Hydraulic fracturing in permeable rock is a complicated process that can be influenced by a variety of factors, including operational parameters (e.g., fluid viscosity, injection rate, and hole diameter) and in situ conditions (e.g., stress and initial level of stress, pore pressure). In order to elucidate the effects of these variables, simulations are performed on laboratory scale samples using the fully coupled discrete element (DEM) method. The model is validated by comparing the stress around the drilling wall measured with that theoretically calculated [41]. A shale reservoir is one of the largest unconventional resources and has obvious anisotropic characteristics, due to its inherent sedimentary structures. The viscosity and flow capacity of the fracturing fluid plays an important role in the process of hydraulic fracturing. Shale hydraulic fracturing tests were performed using freshwater and supercritical CO2 as fracturing fluids to investigate different ways of propagating fractures. The orientation of the shale layer had a profound influence on the propagation of the fracture when used in either freshwater or supercritical CO2 [42]. The rupture pressure of the shale core was also affected by the fracturing fluid. Macroscopic observation of the fractures revealed different fracture geometries and propagation patterns. Anisotropic structures and fracturing fluids have been shown to influence the path of hydraulic fracturing.

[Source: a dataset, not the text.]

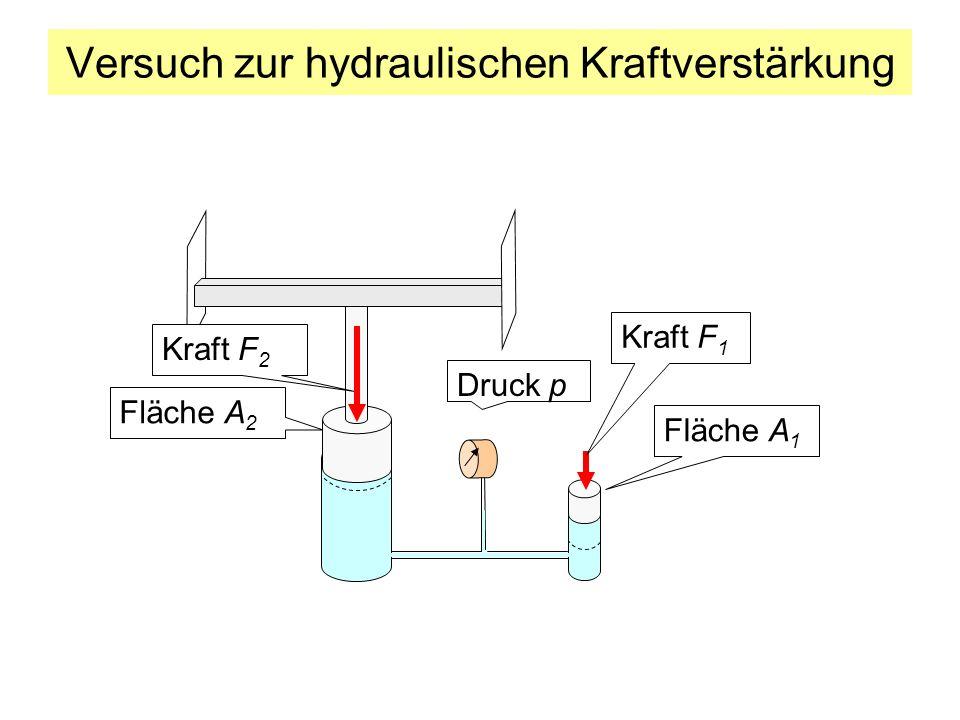 Versuch zur hydraulischen Kraftverstärkung Fläche A 2 Druck p Kraft F 1 Fläche A 1 Kraft F 2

Compact limestone formations are difficult to stimulate by hydraulic fracturing, due to their low porosity, low permeability, and high density. The fracture geometry is neither a two-winged fracture found in a homogeneous sandstone formation nor a complex network of fractures that occur in a shale formation with well-developed discontinuities and high fragility. In the study [43], a series of laboratory simulated experiments were performed to investigate the behavior of fracture initiation and propagation in the formation of compact limestone. The results showed that a complex network of fractures hardly formed in compact limestone. The fractures initiated in the section of open holes or perforations propagate in four forms, resulting in the following three main categories of fracture geometry: transverse fracture, longitudinal fracture, and complex fracture. Low fluid viscosity or low pump speed has been shown to be an effective method for activating and opening discontinuities, forming complex fractures under a small difference in horizontal stress, rather than a large difference in horizontal stress. In addition, an acidic fluid must be injected into the limestone formation before the fracturing operation to reduce the strength of the rock, resulting in a low breaking pressure. Stimulation technology by hydraulic fracturing is an effective method for increasing the production of methane in the coal layer, especially for the coal layer with low permeability, low pressure in the reservoir, and low gas saturation. Based on the theories and methods of oil geology and the mechanics of flow through porous media, the paper [44] presents a two-phase model, 3D flow, and double-porosity hydraulic fracturing. The model was successfully applied in a coal methane reservoir. The actual gas production data are consistent with the results calculated by the new model. The models related to hydraulic fracturing require continuous improvement. Experimental investigations are a valuable support. The studies [45,46] present the acquisition, analysis, and interpretation of data on acoustic emissions from a series of laboratory experiments of hydraulic fracturing on granite.
Articles [47,48,49,50,51] describe the importance of 2D and 3D modeling of hydraulic fracturing. The variation in the injection pressure, the type of rock, and the cracking fluid used are the defining elements that must be taken into account.
Furthermore, a 3D test system was designed for the experiments that simulate the hydraulic fracturing of the horizontal shale outcrops in [52]. The effects of fracture fluid viscosity and flow rate on fracture propagation can be expressed by the product of these two parameters. The experiment results show that when the order of magnitude of q   ·   μ is 10 9   Nm , it is favorable to the creation of the fracture network, but both too low and too high q   ·   μ values are harmful.
The phase-field method applied to solid fracturing has been incorporated into porous media theory to describe the hydraulic fracturing scenarios. This method has been found to be very convenient, not only for the description of solid deformation and fracture but also for the transition of Darcy-type flow in saturated porous media to Navier–Stokes flow in fractured areas. However, due to the monotonous evolution of the phase-field variable, the approach to the fracture in the phase-field does not usually allow the description of pre-existing closed fractures or fractures that close after generation. The study [53] refers to the introduction of a crack opening indicator as an additional variable governed by the existing deformation. By using this procedure, not only the opening but also the closing of the fractures, as well as the pre-fractured domains, can be easily included in the numerical simulation of the fracking scenarios in saturated porous media.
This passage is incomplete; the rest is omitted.